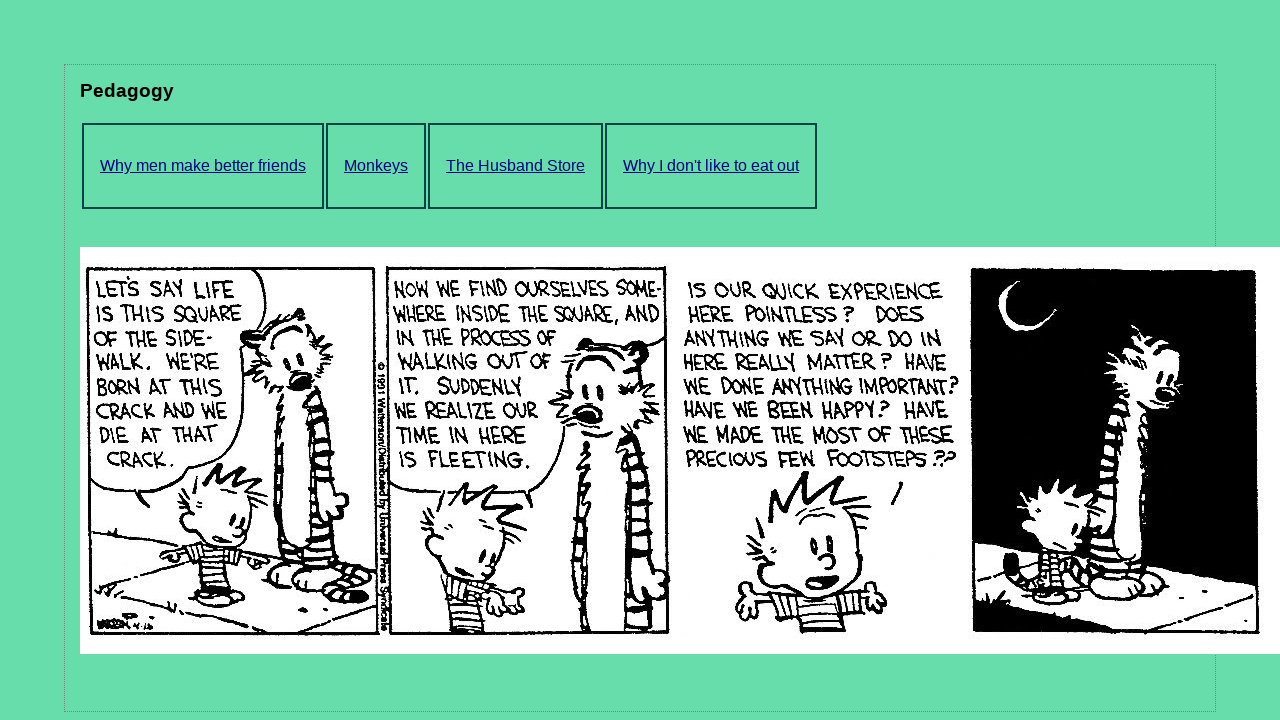

--- FILE ---
content_type: text/html
request_url: http://jbk.org/life_lessons.html
body_size: 869
content:
<html>
  <head>
    <title>Pedagogy</title>
		
		<style type="text/css">
		
			body {
				background-color: #66ddaa;
				margin-left: 5%;
				margin-right: 5%;
				Margin-top: 5%;
				border: 1px dotted gray;
				padding: 15px 15px 15px 15px;
				font-family: sans-serif;
				 }
				 
			tr	{
				border: 6px solid #0f0;
				padding: 18em 11em;
				}
				
				
				
			td	{
				border: 2px solid #044;
				padding: 2em 1em;
				}
				
				
			 /* unvisited link */
			a:link {
				color: navy;
			}

			/* visited link */
			a:visited {
				color: green;
			}

			/* mouse over link */
			a:hover {
				color: DarkSlateBlue;
			}

			/* selected link */
			a:active {
				color: maroon;
			} 
   
			.cover	{
			object-fit: cover;"
			}
   
		</style>
				
				
				
  </head>
		<body>
		
		
				
		<h3> Pedagogy</h3>
		

		<table>
		<tr>
			<td> <a href="Why men make better friends.html" target = "Blank"> Why men make better friends		</td>
			<td><a href="Monkeys.html" target = "Blank"> Monkeys	</td>
			<td><a href="the husband store.html" Target =  "Blank"> The Husband Store	</td>
			<td> <a href ="fortune.jpg" target = "blank">Why I don't like to eat out</td></td>
			
		
		</tr>
		</table>
		
		<br>
		<br>
		<img src="candh.jpg" alt=" "width="1200" height="407" >


		

		</body> 
		
<script>'undefined'=== typeof _trfq || (window._trfq = []);'undefined'=== typeof _trfd && (window._trfd=[]),_trfd.push({'tccl.baseHost':'secureserver.net'},{'ap':'cpsh-oh'},{'server':'p3plzcpnl509320'},{'dcenter':'p3'},{'cp_id':'10703246'},{'cp_cl':'8'}) // Monitoring performance to make your website faster. If you want to opt-out, please contact web hosting support.</script><script src='https://img1.wsimg.com/traffic-assets/js/tccl.min.js'></script></html>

» Problem to work on:
From the data, collect all lines where the string "color" appears.

» Your response:
				background-color: #66ddaa;
				color: navy;
				color: green;
				color: DarkSlateBlue;
				color: maroon;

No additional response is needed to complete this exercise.